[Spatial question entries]
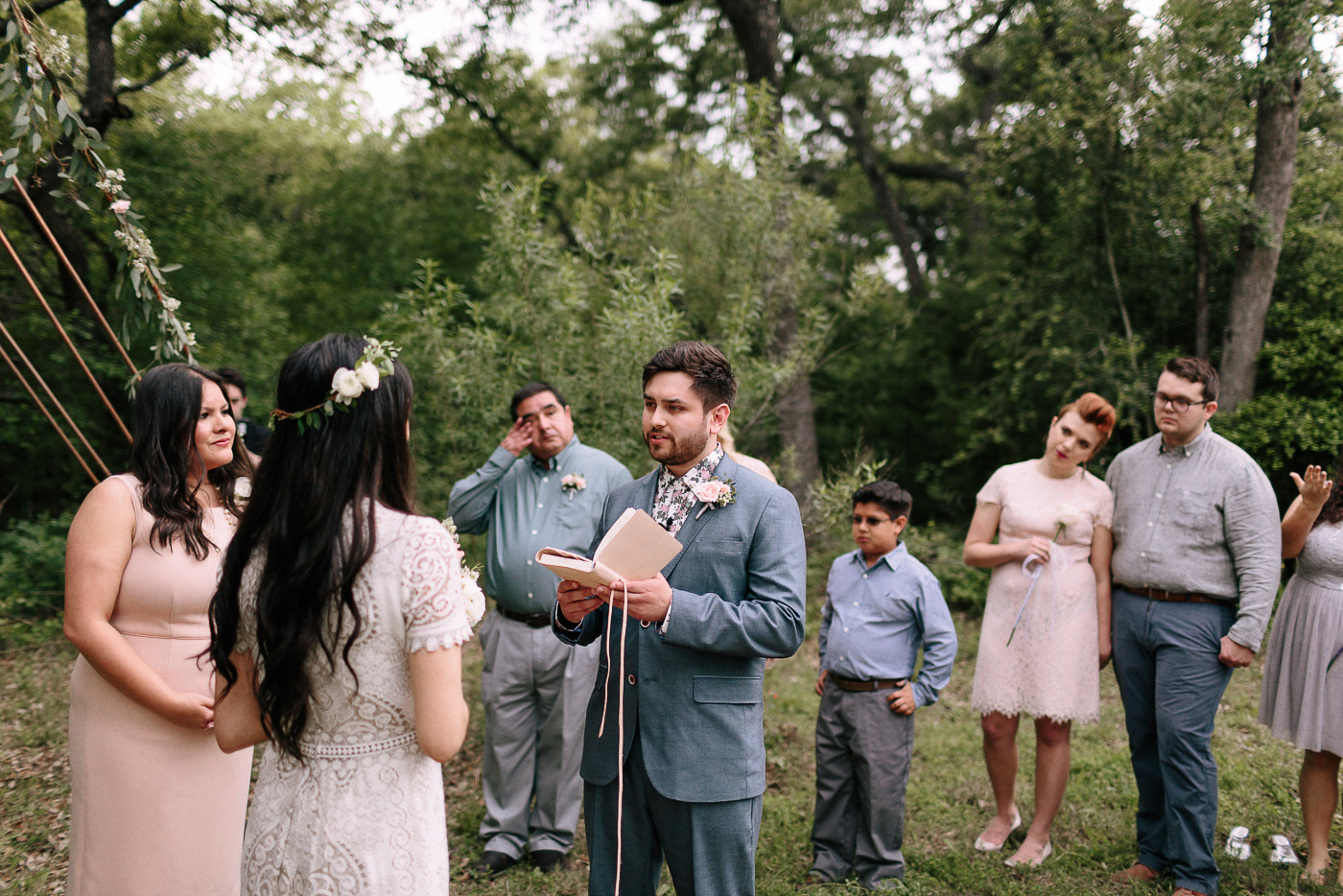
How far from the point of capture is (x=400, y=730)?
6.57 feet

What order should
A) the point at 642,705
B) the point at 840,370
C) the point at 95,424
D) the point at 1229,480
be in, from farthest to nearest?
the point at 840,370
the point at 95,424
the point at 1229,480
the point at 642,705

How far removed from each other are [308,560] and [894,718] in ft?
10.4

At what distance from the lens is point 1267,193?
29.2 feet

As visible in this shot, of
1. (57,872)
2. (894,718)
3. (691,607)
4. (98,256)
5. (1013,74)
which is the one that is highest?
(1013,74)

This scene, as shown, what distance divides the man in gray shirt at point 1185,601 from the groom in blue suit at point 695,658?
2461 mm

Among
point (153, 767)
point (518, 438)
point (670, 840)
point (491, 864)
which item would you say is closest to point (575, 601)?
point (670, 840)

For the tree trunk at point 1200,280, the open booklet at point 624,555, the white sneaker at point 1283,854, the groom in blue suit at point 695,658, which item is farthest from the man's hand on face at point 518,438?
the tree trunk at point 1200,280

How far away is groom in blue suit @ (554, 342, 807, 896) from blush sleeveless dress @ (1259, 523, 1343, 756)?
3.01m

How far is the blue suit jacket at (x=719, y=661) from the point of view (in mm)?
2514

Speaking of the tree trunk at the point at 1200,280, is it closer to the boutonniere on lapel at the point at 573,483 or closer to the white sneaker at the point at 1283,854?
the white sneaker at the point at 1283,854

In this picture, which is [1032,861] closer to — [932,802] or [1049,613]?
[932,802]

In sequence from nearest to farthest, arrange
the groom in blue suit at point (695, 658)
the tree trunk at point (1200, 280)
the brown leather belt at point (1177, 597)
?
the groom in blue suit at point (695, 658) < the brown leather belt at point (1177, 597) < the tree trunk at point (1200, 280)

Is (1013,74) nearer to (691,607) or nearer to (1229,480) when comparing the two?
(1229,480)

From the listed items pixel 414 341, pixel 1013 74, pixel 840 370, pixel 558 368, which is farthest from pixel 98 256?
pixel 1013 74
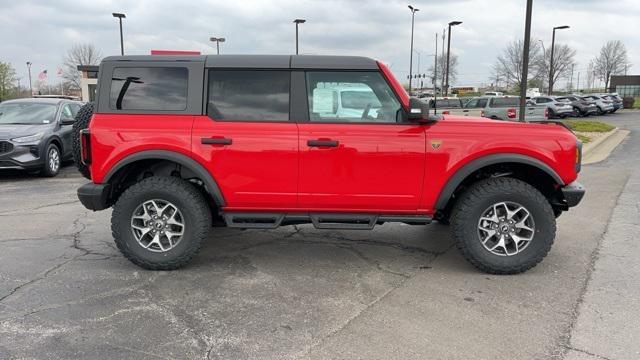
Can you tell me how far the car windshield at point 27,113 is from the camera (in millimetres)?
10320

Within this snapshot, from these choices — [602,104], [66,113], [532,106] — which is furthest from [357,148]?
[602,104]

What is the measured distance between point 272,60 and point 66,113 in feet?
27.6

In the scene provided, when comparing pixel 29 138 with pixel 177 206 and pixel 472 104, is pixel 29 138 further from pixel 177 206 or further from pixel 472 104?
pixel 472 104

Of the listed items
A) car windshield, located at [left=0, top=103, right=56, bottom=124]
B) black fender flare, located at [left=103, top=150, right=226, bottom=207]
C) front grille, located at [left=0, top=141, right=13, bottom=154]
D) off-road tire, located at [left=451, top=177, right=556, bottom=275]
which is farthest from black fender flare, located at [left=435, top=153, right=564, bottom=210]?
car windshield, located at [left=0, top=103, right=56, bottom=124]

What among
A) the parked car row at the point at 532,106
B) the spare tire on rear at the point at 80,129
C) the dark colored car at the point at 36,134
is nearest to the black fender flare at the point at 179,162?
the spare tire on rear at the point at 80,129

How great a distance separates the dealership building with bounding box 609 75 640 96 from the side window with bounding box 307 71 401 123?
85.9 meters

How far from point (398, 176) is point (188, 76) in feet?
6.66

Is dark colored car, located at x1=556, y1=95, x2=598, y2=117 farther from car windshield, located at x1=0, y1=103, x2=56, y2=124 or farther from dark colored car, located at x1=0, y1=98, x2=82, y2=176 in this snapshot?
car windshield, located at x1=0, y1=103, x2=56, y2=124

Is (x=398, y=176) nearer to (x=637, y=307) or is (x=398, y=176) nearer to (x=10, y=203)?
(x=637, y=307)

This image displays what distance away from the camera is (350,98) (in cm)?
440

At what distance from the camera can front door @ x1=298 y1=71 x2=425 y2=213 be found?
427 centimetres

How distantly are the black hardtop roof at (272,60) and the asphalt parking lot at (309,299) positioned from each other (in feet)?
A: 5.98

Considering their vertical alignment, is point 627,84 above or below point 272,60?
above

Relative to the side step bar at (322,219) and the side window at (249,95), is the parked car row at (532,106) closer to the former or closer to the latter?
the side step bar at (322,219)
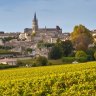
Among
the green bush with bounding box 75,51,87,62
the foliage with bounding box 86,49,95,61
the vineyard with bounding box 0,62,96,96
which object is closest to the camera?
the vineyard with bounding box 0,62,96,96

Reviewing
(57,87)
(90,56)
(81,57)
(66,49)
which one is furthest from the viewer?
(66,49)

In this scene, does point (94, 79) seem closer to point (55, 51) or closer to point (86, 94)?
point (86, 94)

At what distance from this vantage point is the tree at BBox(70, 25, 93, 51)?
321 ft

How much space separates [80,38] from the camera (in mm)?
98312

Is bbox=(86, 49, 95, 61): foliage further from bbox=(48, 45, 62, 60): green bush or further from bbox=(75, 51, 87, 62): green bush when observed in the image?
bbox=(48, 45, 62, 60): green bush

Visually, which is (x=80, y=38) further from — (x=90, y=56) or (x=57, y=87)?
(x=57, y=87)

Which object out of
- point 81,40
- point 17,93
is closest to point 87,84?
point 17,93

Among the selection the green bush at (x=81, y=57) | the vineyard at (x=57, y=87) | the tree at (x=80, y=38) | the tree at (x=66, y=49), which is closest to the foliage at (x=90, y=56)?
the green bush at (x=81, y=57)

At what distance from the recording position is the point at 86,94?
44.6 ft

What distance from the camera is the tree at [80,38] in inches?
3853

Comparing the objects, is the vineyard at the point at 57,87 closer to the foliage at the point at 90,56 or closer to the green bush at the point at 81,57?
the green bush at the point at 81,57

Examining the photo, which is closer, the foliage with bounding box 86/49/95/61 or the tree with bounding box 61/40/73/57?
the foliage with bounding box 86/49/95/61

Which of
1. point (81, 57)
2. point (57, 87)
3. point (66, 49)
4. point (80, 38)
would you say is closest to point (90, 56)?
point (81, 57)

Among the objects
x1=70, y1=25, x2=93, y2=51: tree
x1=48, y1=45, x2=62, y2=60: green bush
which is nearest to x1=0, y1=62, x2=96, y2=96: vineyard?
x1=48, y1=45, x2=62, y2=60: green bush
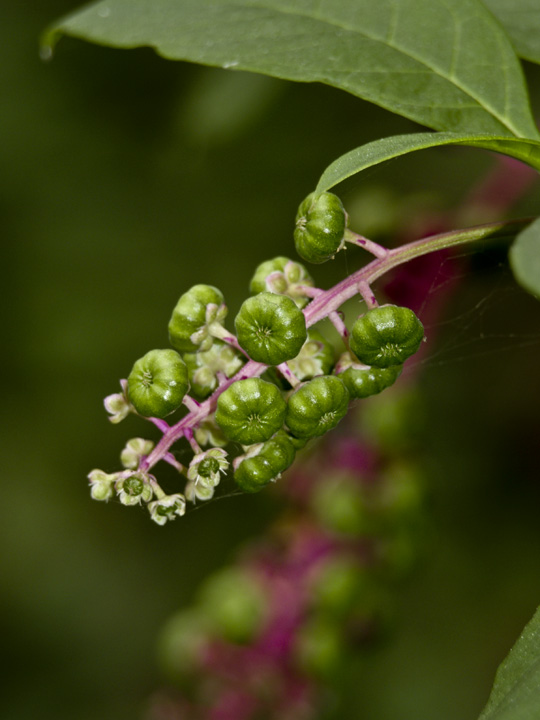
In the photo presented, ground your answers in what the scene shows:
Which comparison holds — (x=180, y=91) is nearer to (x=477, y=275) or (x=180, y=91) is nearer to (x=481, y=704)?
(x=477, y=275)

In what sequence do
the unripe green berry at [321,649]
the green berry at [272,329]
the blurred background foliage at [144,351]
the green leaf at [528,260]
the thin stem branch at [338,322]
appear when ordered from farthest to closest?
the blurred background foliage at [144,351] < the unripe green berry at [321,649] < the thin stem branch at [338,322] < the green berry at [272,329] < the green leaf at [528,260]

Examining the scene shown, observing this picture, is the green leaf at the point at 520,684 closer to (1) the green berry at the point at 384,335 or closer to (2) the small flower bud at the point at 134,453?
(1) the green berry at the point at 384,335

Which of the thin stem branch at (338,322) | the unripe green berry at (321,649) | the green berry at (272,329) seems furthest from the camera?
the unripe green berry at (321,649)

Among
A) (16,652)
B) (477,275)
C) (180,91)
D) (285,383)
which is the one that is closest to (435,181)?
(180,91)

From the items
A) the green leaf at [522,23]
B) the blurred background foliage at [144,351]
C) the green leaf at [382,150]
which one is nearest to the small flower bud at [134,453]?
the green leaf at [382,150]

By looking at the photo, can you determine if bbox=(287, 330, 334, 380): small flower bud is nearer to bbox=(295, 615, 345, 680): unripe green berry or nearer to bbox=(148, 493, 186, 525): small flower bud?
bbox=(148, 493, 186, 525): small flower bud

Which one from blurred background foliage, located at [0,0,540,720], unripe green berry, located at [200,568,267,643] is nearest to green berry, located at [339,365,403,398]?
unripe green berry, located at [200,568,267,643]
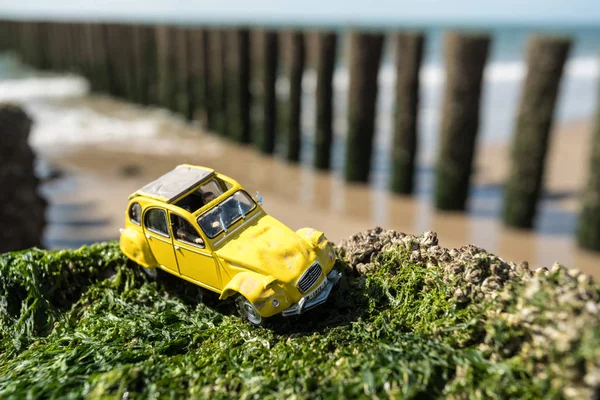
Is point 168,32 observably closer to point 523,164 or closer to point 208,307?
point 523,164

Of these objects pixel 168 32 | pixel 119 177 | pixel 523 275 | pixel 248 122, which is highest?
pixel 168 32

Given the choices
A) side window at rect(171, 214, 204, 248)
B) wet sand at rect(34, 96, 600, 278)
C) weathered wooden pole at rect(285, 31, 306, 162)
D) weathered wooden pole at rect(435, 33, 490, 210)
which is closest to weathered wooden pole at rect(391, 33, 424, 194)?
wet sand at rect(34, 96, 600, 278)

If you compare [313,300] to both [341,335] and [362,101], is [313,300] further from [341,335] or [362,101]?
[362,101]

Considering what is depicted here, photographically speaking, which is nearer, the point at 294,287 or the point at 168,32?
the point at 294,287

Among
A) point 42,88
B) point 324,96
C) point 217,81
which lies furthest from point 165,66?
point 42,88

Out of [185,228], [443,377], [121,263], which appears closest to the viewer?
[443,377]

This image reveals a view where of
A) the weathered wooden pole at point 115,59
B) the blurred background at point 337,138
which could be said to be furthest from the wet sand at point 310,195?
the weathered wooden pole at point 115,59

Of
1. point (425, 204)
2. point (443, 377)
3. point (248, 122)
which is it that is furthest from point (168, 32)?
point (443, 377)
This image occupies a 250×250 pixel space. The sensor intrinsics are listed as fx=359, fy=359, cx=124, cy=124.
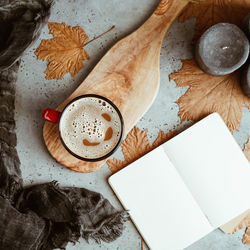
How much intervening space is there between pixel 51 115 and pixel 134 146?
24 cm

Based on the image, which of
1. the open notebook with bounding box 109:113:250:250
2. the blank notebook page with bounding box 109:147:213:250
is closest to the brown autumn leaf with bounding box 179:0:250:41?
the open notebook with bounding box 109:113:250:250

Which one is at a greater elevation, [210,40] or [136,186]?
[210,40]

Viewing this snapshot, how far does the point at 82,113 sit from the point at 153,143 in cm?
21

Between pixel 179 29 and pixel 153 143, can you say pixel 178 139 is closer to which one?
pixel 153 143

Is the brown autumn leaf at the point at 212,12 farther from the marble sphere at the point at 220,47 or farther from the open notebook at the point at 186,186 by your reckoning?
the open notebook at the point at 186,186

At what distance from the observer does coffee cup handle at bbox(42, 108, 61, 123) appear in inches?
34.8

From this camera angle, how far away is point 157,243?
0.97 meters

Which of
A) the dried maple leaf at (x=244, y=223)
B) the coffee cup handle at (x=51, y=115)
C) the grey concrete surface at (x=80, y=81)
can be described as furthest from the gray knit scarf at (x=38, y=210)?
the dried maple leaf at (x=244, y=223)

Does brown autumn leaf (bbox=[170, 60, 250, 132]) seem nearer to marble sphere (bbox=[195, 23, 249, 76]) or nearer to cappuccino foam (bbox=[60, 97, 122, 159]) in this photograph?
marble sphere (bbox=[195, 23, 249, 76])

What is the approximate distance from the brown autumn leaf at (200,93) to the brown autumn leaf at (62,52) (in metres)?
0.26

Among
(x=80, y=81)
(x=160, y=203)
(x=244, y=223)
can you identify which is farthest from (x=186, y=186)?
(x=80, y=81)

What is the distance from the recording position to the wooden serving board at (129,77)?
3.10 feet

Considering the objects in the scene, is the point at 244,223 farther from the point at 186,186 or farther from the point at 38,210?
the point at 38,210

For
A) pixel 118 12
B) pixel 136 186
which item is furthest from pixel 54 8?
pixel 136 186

:: GOAL OF THE EXERCISE ::
Reproduce, exactly and with nothing added, the lines from the one that includes "Viewing this snapshot, how" through the last line of the material.

:: WRITTEN REPLY ::
Viewing this snapshot, how far does the point at 82,113 sit from the point at 153,143 in cm?
21

Between pixel 179 29 and pixel 153 143, can you say pixel 178 139 is closer to which one?
pixel 153 143

Is the brown autumn leaf at the point at 212,12 farther from the marble sphere at the point at 220,47 or farther from the open notebook at the point at 186,186 by your reckoning?
the open notebook at the point at 186,186

At what distance from the observer does coffee cup handle at bbox(42, 108, 61, 123) appear in inches?
34.8

From this camera angle, how far away is point 157,243?
0.97 meters

Which of
A) the dried maple leaf at (x=244, y=223)
B) the coffee cup handle at (x=51, y=115)
C) the grey concrete surface at (x=80, y=81)
can be described as furthest from the gray knit scarf at (x=38, y=210)?
the dried maple leaf at (x=244, y=223)

Does brown autumn leaf (bbox=[170, 60, 250, 132]) seem nearer to marble sphere (bbox=[195, 23, 249, 76]) or nearer to cappuccino foam (bbox=[60, 97, 122, 159]) in this photograph?
marble sphere (bbox=[195, 23, 249, 76])

What is the approximate distance from the brown autumn leaf at (200,93) to the brown autumn leaf at (62,52) (in metres)?
0.26

Among
(x=80, y=81)
(x=160, y=203)
(x=244, y=223)
can you identify which is farthest from (x=186, y=186)?
(x=80, y=81)

What is the distance from the recording position to the wooden serving board at (129,77)?
3.10 feet

Considering the objects in the scene, is the point at 244,223 farther from the point at 186,186 or farther from the point at 38,210?
the point at 38,210

For
A) pixel 118 12
B) pixel 136 186
which item is furthest from pixel 54 8?
pixel 136 186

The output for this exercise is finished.